The inventory transition to the European distribution center is expected to support nearly 70% of TNDM’s sales outside the United States, reduce logistical supply-chain challenges, strengthen international distributor relations and bring closer correlation between pump shipments and pump placements on patients. Other strategic initiatives made during the year include driving operational cost savings across all products and processes through lean activities and other manufacturing efficiencies.

Strong Solvency: Tandem Diabetes exited the fourth quarter of 2023 with cash and cash equivalents and short-term investments of $467.9 million, while short-term payable debt remained nil. Long-term debt totaled $285 million (compared to $283.2 million at the end of 2022), much lower than the company’s cash balance.

Headwinds

Heavy Dependence on Insulin Pumps: While TNDM generates substantial revenues from the sales of insulin pumps, various factors like challenges in gaining widespread acceptance among people with insulin-dependent diabetes, their caregivers, healthcare providers and key opinion leaders in the diabetes treatment community could adversely affect the market acceptance of the products. Moreover, the lack of evidence supporting the safety, effectiveness and ease of use of its products compared to competitors, along with perceived risks, adverse regulatory actions and clinical study results, can potentially hamper the company’s business, financial condition and operating results as well.
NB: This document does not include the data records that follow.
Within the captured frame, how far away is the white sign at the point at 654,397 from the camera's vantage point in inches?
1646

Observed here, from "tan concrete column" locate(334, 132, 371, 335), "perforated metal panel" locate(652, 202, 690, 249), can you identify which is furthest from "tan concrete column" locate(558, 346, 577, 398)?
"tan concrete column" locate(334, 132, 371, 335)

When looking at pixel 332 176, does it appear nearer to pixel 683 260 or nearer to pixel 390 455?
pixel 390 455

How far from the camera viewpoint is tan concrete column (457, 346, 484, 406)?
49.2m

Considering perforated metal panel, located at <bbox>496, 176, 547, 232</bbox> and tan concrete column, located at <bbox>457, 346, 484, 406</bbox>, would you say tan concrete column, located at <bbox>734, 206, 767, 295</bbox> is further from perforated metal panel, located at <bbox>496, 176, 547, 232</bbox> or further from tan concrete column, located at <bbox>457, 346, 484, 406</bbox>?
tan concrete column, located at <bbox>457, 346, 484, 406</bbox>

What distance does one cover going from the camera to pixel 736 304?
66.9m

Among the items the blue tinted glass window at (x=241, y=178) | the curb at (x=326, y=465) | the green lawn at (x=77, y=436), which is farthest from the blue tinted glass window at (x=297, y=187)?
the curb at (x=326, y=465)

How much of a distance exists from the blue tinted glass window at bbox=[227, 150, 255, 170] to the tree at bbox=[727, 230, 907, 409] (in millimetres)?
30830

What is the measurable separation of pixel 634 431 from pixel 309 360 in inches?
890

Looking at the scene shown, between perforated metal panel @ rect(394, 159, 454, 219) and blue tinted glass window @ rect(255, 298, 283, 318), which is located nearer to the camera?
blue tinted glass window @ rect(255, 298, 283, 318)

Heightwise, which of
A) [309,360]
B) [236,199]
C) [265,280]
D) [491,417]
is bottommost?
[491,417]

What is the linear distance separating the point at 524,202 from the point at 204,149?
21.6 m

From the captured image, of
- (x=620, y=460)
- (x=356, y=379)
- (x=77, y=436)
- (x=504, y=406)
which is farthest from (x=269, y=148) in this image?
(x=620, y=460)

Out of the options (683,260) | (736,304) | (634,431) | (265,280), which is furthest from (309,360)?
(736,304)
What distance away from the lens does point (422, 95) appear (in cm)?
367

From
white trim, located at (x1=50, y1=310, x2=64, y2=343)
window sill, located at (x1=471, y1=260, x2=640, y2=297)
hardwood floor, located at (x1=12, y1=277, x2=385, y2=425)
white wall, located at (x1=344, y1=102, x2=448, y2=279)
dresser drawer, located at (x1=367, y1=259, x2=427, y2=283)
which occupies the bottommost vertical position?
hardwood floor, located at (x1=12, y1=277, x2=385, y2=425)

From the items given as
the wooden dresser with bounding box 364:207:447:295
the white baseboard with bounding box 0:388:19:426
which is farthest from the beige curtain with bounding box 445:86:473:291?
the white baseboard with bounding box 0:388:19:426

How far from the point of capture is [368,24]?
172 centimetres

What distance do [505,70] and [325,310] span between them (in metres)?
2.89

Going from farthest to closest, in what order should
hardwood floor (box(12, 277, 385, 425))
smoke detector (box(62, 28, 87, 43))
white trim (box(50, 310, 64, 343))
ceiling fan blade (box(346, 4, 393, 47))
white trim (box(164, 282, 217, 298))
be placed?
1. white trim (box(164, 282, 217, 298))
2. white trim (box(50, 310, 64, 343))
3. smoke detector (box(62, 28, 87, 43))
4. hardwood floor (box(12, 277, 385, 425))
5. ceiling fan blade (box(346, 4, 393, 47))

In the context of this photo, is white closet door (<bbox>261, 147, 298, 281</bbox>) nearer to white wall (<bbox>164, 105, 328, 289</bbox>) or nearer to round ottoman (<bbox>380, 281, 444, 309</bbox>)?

Tough Competitive Pressure: Tandem Diabetes operates in a highly competitive environment dominated by firms ranging from large multinational corporations with significant resources to start-ups. The competitive and regulatory conditions in the markets where the company operates limit its ability to switch to strategies like price increases. Significant changes within the industry like several companies developing and marketing their own insulin delivery systems and related software applications, including insulin pumps and Bluetooth-enabled insulin pens to support MDI therapy, may affect the company’s business and operating results.

Estimate Trend

The Zacks Consensus Estimate for Tandem Diabetes’ 2024 loss per share has moved up from $1.38 to $1.62 in the past 30 days.
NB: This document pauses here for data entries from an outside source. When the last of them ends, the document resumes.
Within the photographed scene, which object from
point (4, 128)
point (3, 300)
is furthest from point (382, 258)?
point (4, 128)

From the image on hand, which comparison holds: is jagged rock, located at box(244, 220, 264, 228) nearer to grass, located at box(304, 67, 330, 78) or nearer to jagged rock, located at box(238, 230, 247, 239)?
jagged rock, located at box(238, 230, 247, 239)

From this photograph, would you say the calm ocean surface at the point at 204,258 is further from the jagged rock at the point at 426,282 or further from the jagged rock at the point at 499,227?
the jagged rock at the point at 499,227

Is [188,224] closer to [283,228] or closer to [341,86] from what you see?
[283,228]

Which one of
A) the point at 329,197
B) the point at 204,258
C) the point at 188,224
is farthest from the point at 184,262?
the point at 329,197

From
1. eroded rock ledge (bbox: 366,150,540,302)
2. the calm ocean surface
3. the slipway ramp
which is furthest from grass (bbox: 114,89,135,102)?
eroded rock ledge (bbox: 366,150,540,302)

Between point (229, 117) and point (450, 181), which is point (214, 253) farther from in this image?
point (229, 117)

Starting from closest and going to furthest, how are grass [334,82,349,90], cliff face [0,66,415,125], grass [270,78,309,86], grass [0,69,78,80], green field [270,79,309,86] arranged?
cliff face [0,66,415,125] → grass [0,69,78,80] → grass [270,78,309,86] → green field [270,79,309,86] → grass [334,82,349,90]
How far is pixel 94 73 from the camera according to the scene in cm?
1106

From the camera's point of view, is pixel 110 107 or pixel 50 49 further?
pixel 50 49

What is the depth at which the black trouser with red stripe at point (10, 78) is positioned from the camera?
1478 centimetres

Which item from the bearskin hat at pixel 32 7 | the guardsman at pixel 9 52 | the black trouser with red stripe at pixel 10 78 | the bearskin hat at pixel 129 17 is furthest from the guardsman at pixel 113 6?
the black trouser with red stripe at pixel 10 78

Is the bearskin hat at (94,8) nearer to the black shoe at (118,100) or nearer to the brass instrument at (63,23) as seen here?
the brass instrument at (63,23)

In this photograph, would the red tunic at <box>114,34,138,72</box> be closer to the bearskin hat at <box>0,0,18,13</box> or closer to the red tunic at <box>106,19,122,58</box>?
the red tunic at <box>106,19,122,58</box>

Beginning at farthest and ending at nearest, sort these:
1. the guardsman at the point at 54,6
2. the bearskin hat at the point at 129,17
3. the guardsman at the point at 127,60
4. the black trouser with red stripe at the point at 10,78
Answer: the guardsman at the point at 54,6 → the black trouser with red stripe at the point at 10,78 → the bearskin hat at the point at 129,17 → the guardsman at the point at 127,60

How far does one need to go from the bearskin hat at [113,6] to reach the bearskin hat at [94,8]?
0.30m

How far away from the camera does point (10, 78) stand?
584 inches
The Zacks Consensus Estimate for the company’s 2024 revenues is pegged at $847.3 million. This suggests a 13.3% rise from the year-ago reported number.

Key Picks

Some better-ranked stocks in the broader medical space are Cardinal Health (CAH - Free Report) , Stryker (SYK - Free Report) and DaVita (DVA - Free Report) .

Cardinal Health has a long-term estimated earnings growth rate of 14.2% compared with the industry’s 11.6%. CAH’s earnings surpassed estimates in each of the trailing four quarters, the average surprise being 15.6%. Its shares have increased 54.8% compared with the industry’s 15.6% rise in the past year.

CAH carries a Zacks Rank #2 (Buy) at present. You can see the complete list of today’s Zacks #1 Rank (Strong Buy) stocks here.

Stryker, carrying a Zacks Rank #2 at present, has an earnings yield of 3.37% compared to the industry’s 0.01%. Shares of the company have increased 27.9% compared with the industry’s 6.6% rise over the past year.

SYK’s earnings surpassed estimates in each of the trailing four quarters, the average surprise being 5.09%. In the last reported quarter, it delivered an average earnings surprise of 5.81%.

DaVita, sporting a Zacks Rank #1 at present, has an estimated long-term earnings growth rate of 12.1% compared with the industry’s 11.9%. Shares of DVA have rallied 75.7% compared with the industry’s 23.8% rise over the past year.

DVA’s earnings surpassed estimates in each of the trailing four quarters, the average surprise being 35.6%. In the last reported quarter, it delivered an average earnings surprise of 22.2%.